◆ PROVIDED TEXT
......
Scientific Methodology

How EQT Lab Scores Stocks

A full technical reference for the quantitative factors, scoring algorithms, and academic foundations underlying every ranking. All models are grounded in peer-reviewed finance research.

Table of Contents

Composite Score & Scoring Pipeline

Every stock receives a Composite Momentum Score from 0 to 100. This aggregates 12 individual factor percentiles into a single measure of momentum strength, quality, and persistence.

1 Raw factor values
2 Cross-sectional percentile rank
3 Weighted average
4 Composite score [0–100]
Composite Score Formula
\[ S_i = \sum_{k=1}^{12} w_k \cdot \text{pctrank}(F_{k,i}) \times 100 \]
\(S_i\)Composite score for stock \(i\) (0–100)
\(w_k\)Weight of factor \(k\) (sums to 1.00)
\(\text{pctrank}(F_{k,i})\)Cross-sectional percentile rank of stock \(i\) on factor \(k\), computed over all constituents in the selected universe, ranging [0,1]

The percentile ranking approach is non-parametric — it requires no assumptions about the distribution of factor values and is robust to outliers. Each factor's raw value is converted to a rank relative to all peers in the selected universe before weighting.

15%
12-1 Momentum
Primary trend signal
12%
Sharpe Ratio
Risk-adjusted return
10%
6-1 Momentum
Medium-term signal
8%
FIP · Hurst · EWMA · Path R²
Four factors at 8% each
7%
Acceleration · Residual Mom.
Two factors at 7% each
6%
Omega · Calmar
Risk-quality measures

12-1 Momentum  Weight: 15%

12-Month Skip-Month Momentum
The canonical cross-sectional momentum factor of Jegadeesh & Titman (1993)
Highest Weight · 15%
Definition
\[ \text{Mom}^{12-1}_i = \frac{P_{i,t-1}}{P_{i,t-12}} - 1 \]
\(P_{i,t-1}\)Adjusted closing price of stock \(i\) one month ago
\(P_{i,t-12}\)Adjusted closing price 12 months ago

The skip-month convention (measuring over months \(t-12\) to \(t-1\) rather than \(t-12\) to \(t\)) is standard in academic momentum research. It excludes the most recent month to avoid contamination from short-term mean reversion caused by bid-ask bounce and liquidity effects documented by Jegadeesh (1990).

Positive signal: Return > 0 indicates price is higher than 12 months ago. Higher cross-sectional rank = stronger long-run trend.

Jegadeesh, N. & Titman, S. (1993). "Returns to Buying Winners and Selling Losers: Implications for Stock Market Efficiency." Journal of Finance, 48(1), 65–91.

Sharpe Ratio  Weight: 12%

Annualised Risk-Adjusted Return
Return per unit of total risk; Sharpe (1966)
12%
Definition
\[ \text{SR}_i = \frac{\bar{r}_i - r_f}{\sigma_i} \cdot \sqrt{252} \]
\(\bar{r}_i\)Mean daily log return over the 12-month window
\(r_f\)Risk-free rate (approximated as 0 for cross-sectional ranking purposes)
\(\sigma_i\)Standard deviation of daily log returns (total volatility)
......
◆ SOURCE MATERIAL

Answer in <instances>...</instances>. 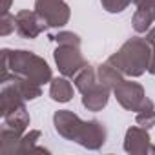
......
◆ THINGS TO DO
a - Return the passage of the stock-scoring methodology from "Highest Weight ·" up to and including "stronger long-run trend.".
b - Condense the paragraph of the stock-scoring methodology that begins "The percentile ranking approach is non-parametric" into a short bulleted list that keeps its main facts.

◆ RESULTS
a -
Highest Weight · 15%
Definition
\[ \text{Mom}^{12-1}_i = \frac{P_{i,t-1}}{P_{i,t-12}} - 1 \]
\(P_{i,t-1}\)Adjusted closing price of stock \(i\) one month ago
\(P_{i,t-12}\)Adjusted closing price 12 months ago

The skip-month convention (measuring over months \(t-12\) to \(t-1\) rather than \(t-12\) to \(t\)) is standard in academic momentum research. It excludes the most recent month to avoid contamination from short-term mean reversion caused by bid-ask bounce and liquidity effects documented by Jegadeesh (1990).

Positive signal: Return > 0 indicates price is higher than 12 months ago. Higher cross-sectional rank = stronger long-run trend.

b -
- The percentile ranking approach is non-parametric and assumes nothing about how factor values are distributed.
- It is robust to outliers.
- Before weighting, each factor's raw value becomes a rank against all peers in the selected universe.